[Web-SIG] multi-threaded or multi-process wsgi apps

Robert Brewer fumanchu at aminus.org
Mon Nov 26 23:06:23 CET 2007

Chris Withers wrote:
> Right, I'm curious as to how wsgi applications end up being
> multi-threaded or multi-process and if they are, how they share
> resources such as databases and configuration.
> There's a couple of reasons I'm asking...
> The first was something Chris McDonough said about one ofthe issues
> they're having with the repoze project: when using something like
> mod_wsgi, it's the first person to hit each thread that takes the hit
> of loading the configuration and opening up the zodb. Opening the
> in particular, can take a lot of time. How should repoze be structured
> such that all the threads load their config and open their databases
> when apache is restarted rather than when each thread is first hit?

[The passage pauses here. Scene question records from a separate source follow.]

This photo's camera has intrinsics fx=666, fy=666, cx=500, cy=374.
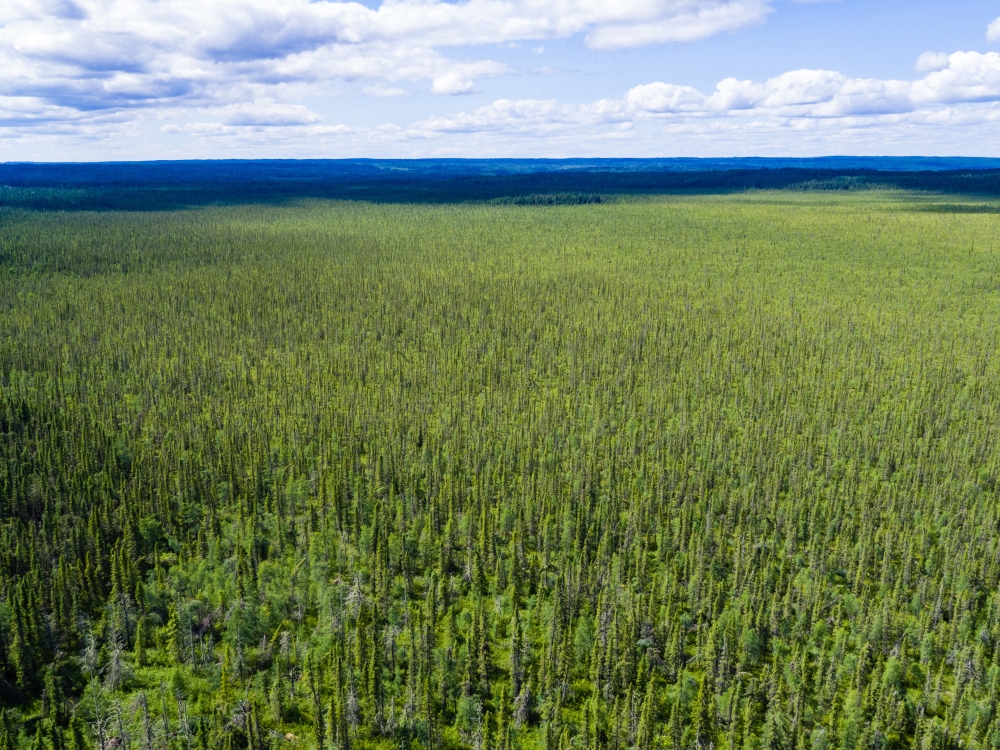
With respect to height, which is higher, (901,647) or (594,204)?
(594,204)

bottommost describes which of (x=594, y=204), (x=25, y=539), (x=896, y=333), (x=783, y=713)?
(x=783, y=713)

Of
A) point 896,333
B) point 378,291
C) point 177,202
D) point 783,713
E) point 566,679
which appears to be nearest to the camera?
point 783,713

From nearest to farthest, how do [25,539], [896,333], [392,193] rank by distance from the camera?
→ [25,539] → [896,333] → [392,193]

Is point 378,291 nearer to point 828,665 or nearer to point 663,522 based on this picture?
point 663,522

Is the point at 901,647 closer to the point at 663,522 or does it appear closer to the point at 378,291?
the point at 663,522

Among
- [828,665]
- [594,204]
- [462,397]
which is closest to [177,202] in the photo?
[594,204]

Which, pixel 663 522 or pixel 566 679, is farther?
pixel 663 522
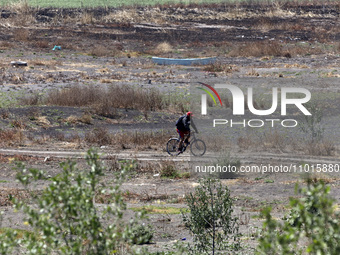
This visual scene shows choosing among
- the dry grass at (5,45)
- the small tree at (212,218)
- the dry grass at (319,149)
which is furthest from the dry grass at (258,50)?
the small tree at (212,218)

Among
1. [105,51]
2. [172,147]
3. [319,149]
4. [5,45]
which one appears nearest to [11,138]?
[172,147]

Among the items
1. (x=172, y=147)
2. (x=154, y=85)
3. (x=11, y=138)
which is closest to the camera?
(x=172, y=147)

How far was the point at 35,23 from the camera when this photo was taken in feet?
196

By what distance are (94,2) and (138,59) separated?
36172 millimetres

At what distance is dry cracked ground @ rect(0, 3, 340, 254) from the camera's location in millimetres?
16016

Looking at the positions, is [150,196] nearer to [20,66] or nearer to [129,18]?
[20,66]

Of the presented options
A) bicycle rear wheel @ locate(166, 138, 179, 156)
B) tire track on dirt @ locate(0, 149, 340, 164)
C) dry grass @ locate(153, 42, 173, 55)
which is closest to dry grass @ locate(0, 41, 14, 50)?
dry grass @ locate(153, 42, 173, 55)

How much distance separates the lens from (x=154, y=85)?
33125mm

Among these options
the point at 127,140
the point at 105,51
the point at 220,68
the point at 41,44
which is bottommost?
the point at 127,140

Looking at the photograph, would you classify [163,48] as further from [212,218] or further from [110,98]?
[212,218]

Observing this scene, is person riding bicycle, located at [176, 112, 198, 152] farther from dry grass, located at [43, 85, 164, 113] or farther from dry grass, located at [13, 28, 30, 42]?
dry grass, located at [13, 28, 30, 42]

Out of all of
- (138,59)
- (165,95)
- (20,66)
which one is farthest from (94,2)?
(165,95)

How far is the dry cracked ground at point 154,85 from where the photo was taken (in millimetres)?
16016

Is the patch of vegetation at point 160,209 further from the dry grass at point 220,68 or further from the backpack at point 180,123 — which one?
the dry grass at point 220,68
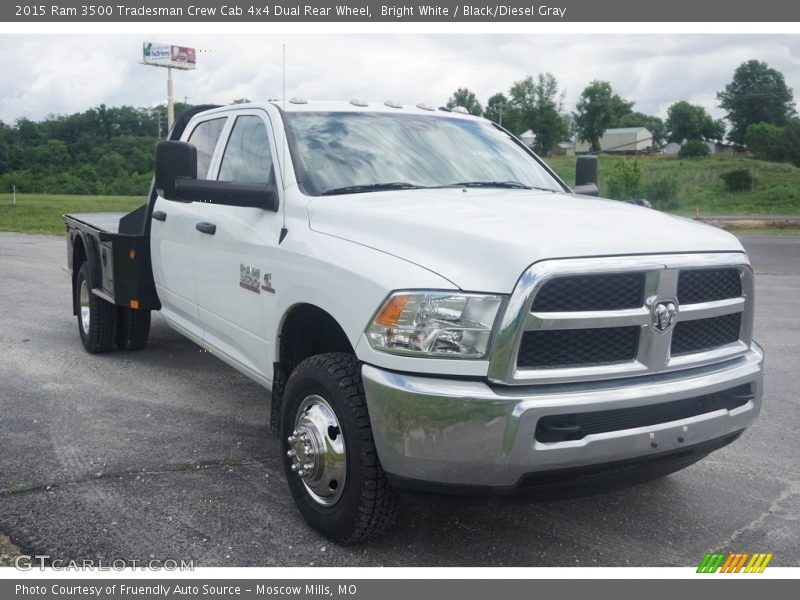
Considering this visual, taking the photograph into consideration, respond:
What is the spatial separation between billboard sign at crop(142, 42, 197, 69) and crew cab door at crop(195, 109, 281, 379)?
87.4 meters

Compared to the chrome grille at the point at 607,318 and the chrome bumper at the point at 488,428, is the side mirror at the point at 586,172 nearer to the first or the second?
the chrome grille at the point at 607,318

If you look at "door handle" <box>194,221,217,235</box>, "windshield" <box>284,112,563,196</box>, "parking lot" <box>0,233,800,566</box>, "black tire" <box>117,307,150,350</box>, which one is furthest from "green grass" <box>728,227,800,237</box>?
"door handle" <box>194,221,217,235</box>

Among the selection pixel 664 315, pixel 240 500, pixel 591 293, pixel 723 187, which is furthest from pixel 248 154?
pixel 723 187

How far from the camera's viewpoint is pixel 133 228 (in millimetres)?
7168

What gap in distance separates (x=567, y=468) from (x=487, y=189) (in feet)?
6.17

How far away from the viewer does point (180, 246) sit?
18.4ft

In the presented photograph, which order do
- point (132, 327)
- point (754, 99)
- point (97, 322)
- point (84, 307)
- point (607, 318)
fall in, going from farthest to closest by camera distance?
point (754, 99) → point (84, 307) → point (132, 327) → point (97, 322) → point (607, 318)

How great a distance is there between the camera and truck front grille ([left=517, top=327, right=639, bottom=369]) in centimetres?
313

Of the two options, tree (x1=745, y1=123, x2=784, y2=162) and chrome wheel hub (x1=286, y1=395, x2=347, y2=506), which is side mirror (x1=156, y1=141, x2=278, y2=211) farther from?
tree (x1=745, y1=123, x2=784, y2=162)

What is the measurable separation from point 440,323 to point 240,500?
167cm

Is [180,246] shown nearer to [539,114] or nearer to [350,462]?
[350,462]

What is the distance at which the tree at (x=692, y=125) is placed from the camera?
4820 inches

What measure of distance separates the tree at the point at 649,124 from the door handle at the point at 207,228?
375 ft

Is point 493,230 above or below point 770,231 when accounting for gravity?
above
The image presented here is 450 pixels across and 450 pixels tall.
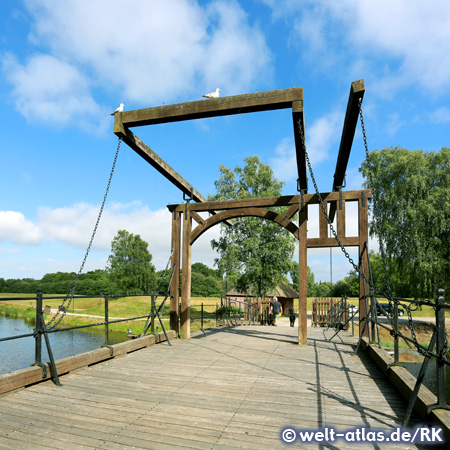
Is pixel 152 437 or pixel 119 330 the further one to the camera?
pixel 119 330

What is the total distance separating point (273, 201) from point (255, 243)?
14779mm

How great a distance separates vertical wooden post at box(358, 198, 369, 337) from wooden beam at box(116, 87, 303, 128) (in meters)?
3.15

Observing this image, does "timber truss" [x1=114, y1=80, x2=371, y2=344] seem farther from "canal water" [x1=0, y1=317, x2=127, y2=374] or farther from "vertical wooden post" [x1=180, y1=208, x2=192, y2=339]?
"canal water" [x1=0, y1=317, x2=127, y2=374]

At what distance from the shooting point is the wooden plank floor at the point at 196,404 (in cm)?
296

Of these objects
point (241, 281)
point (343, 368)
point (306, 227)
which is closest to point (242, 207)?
point (306, 227)

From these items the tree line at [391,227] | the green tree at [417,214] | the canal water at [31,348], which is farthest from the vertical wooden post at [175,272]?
the green tree at [417,214]

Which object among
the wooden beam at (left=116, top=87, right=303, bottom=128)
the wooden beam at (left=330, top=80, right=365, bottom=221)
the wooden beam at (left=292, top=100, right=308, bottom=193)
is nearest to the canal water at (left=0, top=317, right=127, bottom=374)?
the wooden beam at (left=116, top=87, right=303, bottom=128)

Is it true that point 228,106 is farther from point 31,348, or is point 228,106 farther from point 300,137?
point 31,348

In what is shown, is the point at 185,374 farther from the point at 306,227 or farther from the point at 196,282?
the point at 196,282

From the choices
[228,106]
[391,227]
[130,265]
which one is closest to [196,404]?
[228,106]

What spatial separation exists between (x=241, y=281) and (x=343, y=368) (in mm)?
19564

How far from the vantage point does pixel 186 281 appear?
898 cm

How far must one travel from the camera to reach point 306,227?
8133 mm

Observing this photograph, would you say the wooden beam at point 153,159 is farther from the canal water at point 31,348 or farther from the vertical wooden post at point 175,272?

If I were coding it, repoze would use a database connection pool that is
populated at (sub)process startup. The main thread is the only one
"loading config". That avoids any waits during the HTTP request, so your
req/sec rate will go way up. It also allows the process to fail fast in
the event of unreachable databases, so such errors during deployment
will be found sooner and will be easier to debug if they occur outside
of an HTTP request.

It's like a stage production: you don't ask your actors to buy props and
build the set during the show--instead, you buy/build all that and
script/debug/automate the hell out of it before you have an audience.
All long-running servers are a lot like that; do everything you can
before the first request to make absolutely sure nothing slows or stops
you during showtime.

> The second is a problem I see an app I'm working on heading towards.
> The app has web-alterable configuration, so in a multi-threaded and
> particular multi-process environment, I need some way to get the other
> threads or processes to re-read their configuration when it has
> changed.

In a multithreaded environment, I recommend apps read config only at
process startup, parse the entries and use them to modify live objects,
and then throw away the config. Then, if you need to make changes to
settings while live, you just modify the live objects in the same way
the config parsing step did (and then modify the config file only if
desired). That avoids having to re-read the whole config file for each
potential change. In a multiprocess environment, you can notify other
process with any of various forms of IPC or shared state mechanisms.